=== Data provided ===

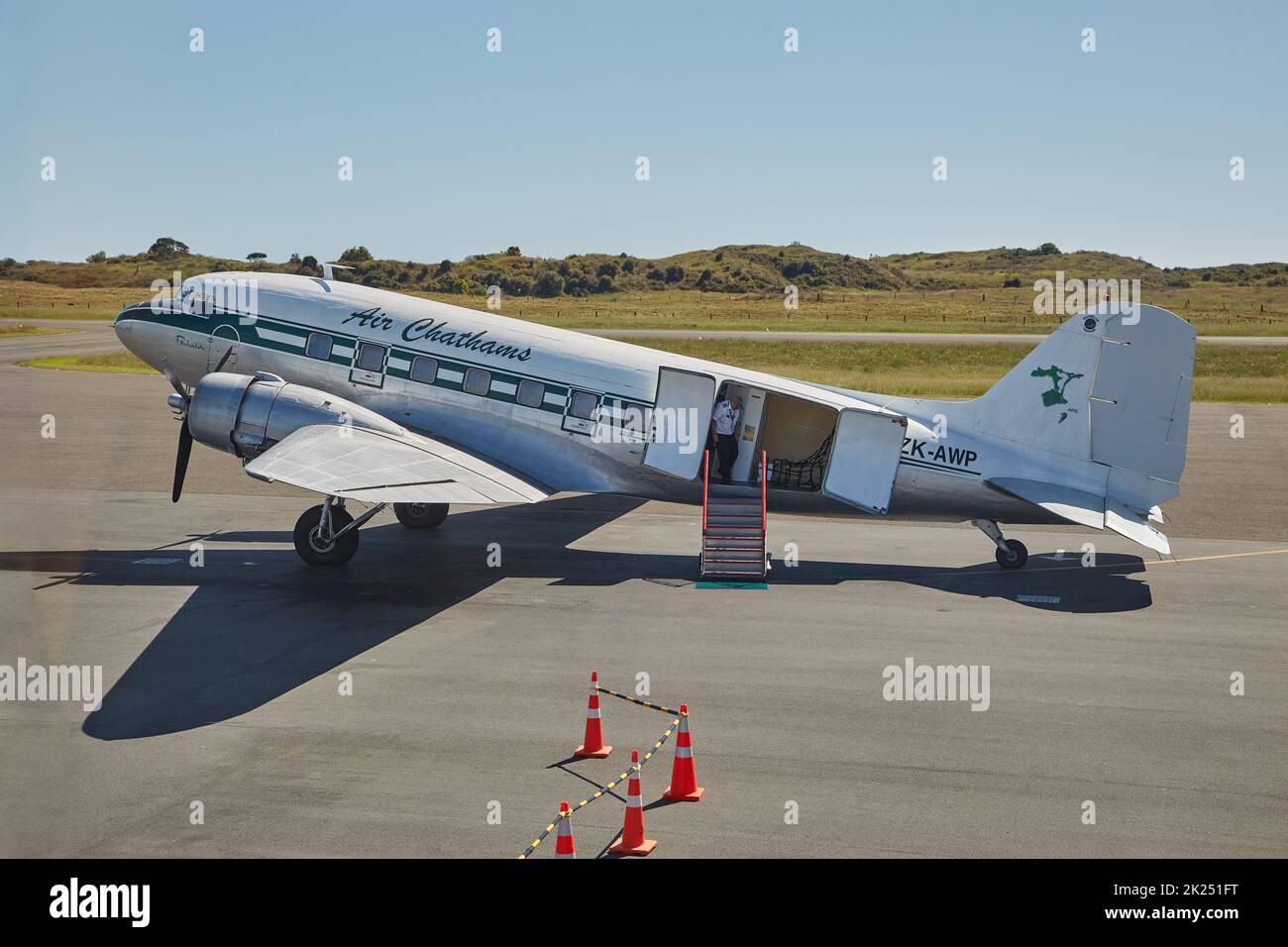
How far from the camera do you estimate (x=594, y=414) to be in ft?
67.2

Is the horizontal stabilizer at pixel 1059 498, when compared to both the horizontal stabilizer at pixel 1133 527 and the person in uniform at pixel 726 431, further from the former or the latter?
the person in uniform at pixel 726 431

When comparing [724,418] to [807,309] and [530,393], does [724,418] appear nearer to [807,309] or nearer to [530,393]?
[530,393]

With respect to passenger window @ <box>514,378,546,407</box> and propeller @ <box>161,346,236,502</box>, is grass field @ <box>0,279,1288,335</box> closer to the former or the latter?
propeller @ <box>161,346,236,502</box>

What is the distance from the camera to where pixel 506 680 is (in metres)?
13.7

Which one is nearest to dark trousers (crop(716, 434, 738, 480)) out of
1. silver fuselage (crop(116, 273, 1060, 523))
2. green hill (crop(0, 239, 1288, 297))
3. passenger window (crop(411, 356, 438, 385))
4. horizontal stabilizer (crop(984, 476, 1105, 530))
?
silver fuselage (crop(116, 273, 1060, 523))

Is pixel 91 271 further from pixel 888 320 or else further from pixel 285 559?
pixel 285 559

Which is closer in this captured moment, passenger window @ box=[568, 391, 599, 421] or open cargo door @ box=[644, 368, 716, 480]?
open cargo door @ box=[644, 368, 716, 480]

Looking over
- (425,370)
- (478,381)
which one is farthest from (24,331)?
(478,381)

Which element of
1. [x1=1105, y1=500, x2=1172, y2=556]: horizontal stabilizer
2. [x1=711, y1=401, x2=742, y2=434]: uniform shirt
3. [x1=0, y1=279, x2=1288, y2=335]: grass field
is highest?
[x1=0, y1=279, x2=1288, y2=335]: grass field

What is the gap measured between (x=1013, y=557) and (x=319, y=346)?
1362cm

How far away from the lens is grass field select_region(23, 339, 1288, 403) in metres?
51.9

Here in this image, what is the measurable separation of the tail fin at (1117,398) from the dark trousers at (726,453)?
15.8 feet

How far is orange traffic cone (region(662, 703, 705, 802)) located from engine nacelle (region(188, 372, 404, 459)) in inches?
439

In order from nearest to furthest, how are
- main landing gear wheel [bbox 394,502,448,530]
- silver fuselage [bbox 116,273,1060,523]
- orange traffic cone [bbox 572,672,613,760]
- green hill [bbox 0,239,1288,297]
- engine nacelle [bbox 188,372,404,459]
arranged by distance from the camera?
orange traffic cone [bbox 572,672,613,760]
engine nacelle [bbox 188,372,404,459]
silver fuselage [bbox 116,273,1060,523]
main landing gear wheel [bbox 394,502,448,530]
green hill [bbox 0,239,1288,297]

===

• **Problem requirements**: Turn everything from the line containing "Which element of" down to the end of the records into a two-column CSV headed record_text and answer. Give one row per record, with each value in a single quoted field and line breaks replaced by spaces.

• **Solved exercise**:
record_text,answer
"Which element of 1. [x1=1105, y1=500, x2=1172, y2=556]: horizontal stabilizer 2. [x1=711, y1=401, x2=742, y2=434]: uniform shirt 3. [x1=0, y1=279, x2=1288, y2=335]: grass field is highest?","[x1=0, y1=279, x2=1288, y2=335]: grass field"
"What is the gap measured between (x=1013, y=557) and (x=319, y=346)?","1362cm"
"How far away from the lens is grass field select_region(23, 339, 1288, 403) in metres?","51.9"
"Here in this image, what is the measurable separation of the tail fin at (1117,398) from the dark trousers at (726,453)?","15.8 feet"
"How far is orange traffic cone (region(662, 703, 705, 802)) located from engine nacelle (region(188, 372, 404, 459)) in inches?","439"
"In order from nearest to furthest, how are - main landing gear wheel [bbox 394,502,448,530] - silver fuselage [bbox 116,273,1060,523] - orange traffic cone [bbox 572,672,613,760] - green hill [bbox 0,239,1288,297] - engine nacelle [bbox 188,372,404,459] arranged by distance from the camera?","orange traffic cone [bbox 572,672,613,760] engine nacelle [bbox 188,372,404,459] silver fuselage [bbox 116,273,1060,523] main landing gear wheel [bbox 394,502,448,530] green hill [bbox 0,239,1288,297]"